• [Document passage]:
Joonas Korpisalo (; born 28 April 1994) is a Finnish professional ice hockey goaltender for the  Los Angeles Kings of the National Hockey League (NHL).

Playing career

Korpisalo played professionally in his native Finland in the SM-liiga during the 2012–13 and 2013–14 seasons for Jokerit and Ilves respectively.

Columbus Blue Jackets (2014–2023)
Korpisalo was selected by the Columbus Blue Jackets in the third round (62nd overall) of the 2012 NHL Entry Draft. On 21 March 2014, the Blue Jackets signed Korpisalo to a three-year, entry-level contract.

During the latter half of the 2016–17 NHL season, Korpisalo took over as the Blue Jackets's backup goaltender behind Sergei Bobrovsky. On 9 June 2017, the Blue Jackets signed Korpisalo to a two-year contract extension. When Bobrovsky left to join the Florida Panthers in free agency before the 2019–20 season, Korpisalo became the Blue Jackets' starting goaltender. However, after injuring his knee in a shootout loss to the Chicago Blackhawks on 29 December, rookie goaltender Elvis Merzļikins had to start in his absence.

On 17 April 2020, Korpisalo signed a two-year contract extension worth $5.6 million to stay with the Blue Jackets.

Korpisalo hung onto the starting job for the 2020 Stanley Cup playoffs, and made his NHL playoff debut for the Blue Jackets on 2 August 2020. Korpisalo did not allow a goal against the Toronto Maple Leafs in a 2–0 victory, becoming the first Blue Jackets goaltender to record a shutout in the playoffs. On 9 August 2020, Korpisalo would again shutout the Maple Leafs by a 3–0 score, eliminating them from the playoffs and securing a series win for the Blue Jackets.  In Game 1 of the Blue Jackets' First Round series, Korpisalo would set a new modern NHL record for saves made in a single game with 85, despite a 3–2 defeat in quintuple overtime versus the Tampa Bay Lightning. His performance surpassed the previous modern record of 73, set by Kelly Hrudey in the Easter Epic 33 years prior, and was ultimately eight short of the all-time record of 92 set by Detroit Red Wings goaltender Normie Smith in the 1936 NHL playoffs.

• [Material for this exercise]:
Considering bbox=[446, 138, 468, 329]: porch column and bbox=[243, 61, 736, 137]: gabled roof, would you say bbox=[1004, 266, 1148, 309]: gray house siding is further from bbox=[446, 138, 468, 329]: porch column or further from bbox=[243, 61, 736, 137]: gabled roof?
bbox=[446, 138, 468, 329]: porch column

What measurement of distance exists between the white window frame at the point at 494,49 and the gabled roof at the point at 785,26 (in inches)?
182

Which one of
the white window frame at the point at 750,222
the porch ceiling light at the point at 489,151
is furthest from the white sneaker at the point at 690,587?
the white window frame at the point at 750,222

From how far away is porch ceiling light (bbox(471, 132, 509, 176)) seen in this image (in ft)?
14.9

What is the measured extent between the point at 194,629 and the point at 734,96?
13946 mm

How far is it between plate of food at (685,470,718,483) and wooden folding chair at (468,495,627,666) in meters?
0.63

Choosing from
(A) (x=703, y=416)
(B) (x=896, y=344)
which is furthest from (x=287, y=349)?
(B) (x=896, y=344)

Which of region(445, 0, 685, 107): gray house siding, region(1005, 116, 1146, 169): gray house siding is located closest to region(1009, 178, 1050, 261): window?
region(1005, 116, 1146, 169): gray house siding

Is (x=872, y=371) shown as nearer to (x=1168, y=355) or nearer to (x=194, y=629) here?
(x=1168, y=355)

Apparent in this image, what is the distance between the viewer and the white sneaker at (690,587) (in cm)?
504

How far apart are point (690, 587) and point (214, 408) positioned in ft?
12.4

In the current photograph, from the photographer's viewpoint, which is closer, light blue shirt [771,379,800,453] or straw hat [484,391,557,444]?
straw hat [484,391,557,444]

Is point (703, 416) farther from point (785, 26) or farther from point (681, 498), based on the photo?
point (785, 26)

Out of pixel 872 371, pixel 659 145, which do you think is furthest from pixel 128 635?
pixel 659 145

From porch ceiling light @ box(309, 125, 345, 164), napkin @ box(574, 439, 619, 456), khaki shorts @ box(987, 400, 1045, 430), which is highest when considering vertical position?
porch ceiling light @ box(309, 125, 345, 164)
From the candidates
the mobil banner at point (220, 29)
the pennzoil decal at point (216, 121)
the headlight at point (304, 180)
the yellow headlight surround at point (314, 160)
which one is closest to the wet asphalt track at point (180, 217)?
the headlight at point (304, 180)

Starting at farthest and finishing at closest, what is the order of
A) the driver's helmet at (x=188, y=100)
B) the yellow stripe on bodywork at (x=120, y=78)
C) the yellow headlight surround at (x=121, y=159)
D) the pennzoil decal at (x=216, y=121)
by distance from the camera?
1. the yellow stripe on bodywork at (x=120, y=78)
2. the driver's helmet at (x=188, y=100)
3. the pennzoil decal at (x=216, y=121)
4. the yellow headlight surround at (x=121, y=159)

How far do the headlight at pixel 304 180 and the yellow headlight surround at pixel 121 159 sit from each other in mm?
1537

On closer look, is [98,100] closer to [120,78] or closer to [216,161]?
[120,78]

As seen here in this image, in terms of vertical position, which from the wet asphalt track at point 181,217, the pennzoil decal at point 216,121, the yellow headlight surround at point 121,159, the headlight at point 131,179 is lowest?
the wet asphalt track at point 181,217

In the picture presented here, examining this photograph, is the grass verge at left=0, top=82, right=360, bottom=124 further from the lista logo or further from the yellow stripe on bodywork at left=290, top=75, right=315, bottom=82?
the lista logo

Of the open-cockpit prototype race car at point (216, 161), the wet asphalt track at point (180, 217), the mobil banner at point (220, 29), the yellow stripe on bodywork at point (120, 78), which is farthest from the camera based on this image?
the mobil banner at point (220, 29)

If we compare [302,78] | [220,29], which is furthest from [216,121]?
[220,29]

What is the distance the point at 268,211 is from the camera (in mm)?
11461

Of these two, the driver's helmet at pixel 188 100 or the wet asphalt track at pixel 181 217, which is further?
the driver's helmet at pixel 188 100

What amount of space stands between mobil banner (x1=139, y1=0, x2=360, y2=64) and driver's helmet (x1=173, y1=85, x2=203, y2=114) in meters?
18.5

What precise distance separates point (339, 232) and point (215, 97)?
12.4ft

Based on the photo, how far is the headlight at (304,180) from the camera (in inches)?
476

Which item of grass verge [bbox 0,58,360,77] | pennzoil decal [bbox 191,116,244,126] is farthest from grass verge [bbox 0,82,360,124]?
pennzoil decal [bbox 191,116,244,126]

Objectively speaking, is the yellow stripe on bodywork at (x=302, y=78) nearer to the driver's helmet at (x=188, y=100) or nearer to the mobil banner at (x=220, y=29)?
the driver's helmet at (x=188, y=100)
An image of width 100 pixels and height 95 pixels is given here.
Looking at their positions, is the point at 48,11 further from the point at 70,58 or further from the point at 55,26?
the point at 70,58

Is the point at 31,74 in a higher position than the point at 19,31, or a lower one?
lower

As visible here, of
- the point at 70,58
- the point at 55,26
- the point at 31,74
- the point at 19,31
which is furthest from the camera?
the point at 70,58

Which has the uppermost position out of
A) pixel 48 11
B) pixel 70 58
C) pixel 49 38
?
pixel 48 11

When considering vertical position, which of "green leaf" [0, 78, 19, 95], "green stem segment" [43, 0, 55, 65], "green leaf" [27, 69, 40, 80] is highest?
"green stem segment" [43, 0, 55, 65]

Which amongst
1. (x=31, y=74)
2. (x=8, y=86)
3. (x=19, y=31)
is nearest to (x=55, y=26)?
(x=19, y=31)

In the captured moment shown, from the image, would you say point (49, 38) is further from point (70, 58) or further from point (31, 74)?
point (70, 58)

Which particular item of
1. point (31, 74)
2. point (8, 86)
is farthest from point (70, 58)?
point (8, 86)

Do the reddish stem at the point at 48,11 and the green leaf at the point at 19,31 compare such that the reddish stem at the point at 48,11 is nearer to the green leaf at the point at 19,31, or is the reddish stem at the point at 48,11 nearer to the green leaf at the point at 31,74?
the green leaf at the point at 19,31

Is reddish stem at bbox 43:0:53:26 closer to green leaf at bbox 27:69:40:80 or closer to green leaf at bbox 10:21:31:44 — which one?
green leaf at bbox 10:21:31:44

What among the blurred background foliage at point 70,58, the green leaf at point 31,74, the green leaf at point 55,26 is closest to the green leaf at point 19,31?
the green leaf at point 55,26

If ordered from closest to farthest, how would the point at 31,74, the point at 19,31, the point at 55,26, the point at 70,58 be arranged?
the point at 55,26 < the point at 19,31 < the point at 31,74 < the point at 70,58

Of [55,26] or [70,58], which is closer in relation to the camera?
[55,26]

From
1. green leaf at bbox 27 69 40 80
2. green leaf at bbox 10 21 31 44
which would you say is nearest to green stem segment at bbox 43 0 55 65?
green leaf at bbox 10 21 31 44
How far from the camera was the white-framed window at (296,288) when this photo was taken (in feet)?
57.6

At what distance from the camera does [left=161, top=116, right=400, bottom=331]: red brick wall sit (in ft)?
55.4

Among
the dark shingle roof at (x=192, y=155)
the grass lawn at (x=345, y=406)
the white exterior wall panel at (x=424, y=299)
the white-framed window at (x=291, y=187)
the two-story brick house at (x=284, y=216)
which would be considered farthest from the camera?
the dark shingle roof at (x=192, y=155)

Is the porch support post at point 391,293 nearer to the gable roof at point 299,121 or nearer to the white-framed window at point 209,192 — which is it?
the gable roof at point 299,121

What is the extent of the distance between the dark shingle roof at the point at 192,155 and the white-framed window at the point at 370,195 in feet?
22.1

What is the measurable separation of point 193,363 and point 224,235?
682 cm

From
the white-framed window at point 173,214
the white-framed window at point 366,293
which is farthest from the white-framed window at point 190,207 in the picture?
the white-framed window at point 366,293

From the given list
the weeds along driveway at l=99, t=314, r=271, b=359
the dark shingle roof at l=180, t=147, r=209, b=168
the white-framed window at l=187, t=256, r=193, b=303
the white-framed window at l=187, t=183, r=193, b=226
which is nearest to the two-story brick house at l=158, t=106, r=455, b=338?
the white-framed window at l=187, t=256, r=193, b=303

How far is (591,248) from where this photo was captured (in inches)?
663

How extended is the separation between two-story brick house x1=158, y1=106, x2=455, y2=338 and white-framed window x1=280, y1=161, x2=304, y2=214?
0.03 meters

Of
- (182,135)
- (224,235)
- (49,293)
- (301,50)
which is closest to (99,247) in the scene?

• [Set problem A]: Rewrite the hockey biography, beginning at the words "Columbus Blue Jackets (2014–2023)" and stopping after "with the Blue Jackets.", with "Florida Panthers" replaced by "Panthers".
• [Set problem B]: Collect every line of the records that contains the string "verge", matching case exactly.
The records have no connection to the hockey biography.

• [Right answer A]:
Columbus Blue Jackets (2014–2023)
Korpisalo was selected by the Columbus Blue Jackets in the third round (62nd overall) of the 2012 NHL Entry Draft. On 21 March 2014, the Blue Jackets signed Korpisalo to a three-year, entry-level contract.

During the latter half of the 2016–17 NHL season, Korpisalo took over as the Blue Jackets's backup goaltender behind Sergei Bobrovsky. On 9 June 2017, the Blue Jackets signed Korpisalo to a two-year contract extension. When Bobrovsky left to join the Panthers in free agency before the 2019–20 season, Korpisalo became the Blue Jackets' starting goaltender. However, after injuring his knee in a shootout loss to the Chicago Blackhawks on 29 December, rookie goaltender Elvis Merzļikins had to start in his absence.

On 17 April 2020, Korpisalo signed a two-year contract extension worth $5.6 million to stay with the Blue Jackets.

• [Right answer B]:
In the picture presented here, examining this photograph, is the grass verge at left=0, top=82, right=360, bottom=124 further from the lista logo or further from the yellow stripe on bodywork at left=290, top=75, right=315, bottom=82?
Which item of grass verge [bbox 0,58,360,77] | pennzoil decal [bbox 191,116,244,126] is farthest from grass verge [bbox 0,82,360,124]?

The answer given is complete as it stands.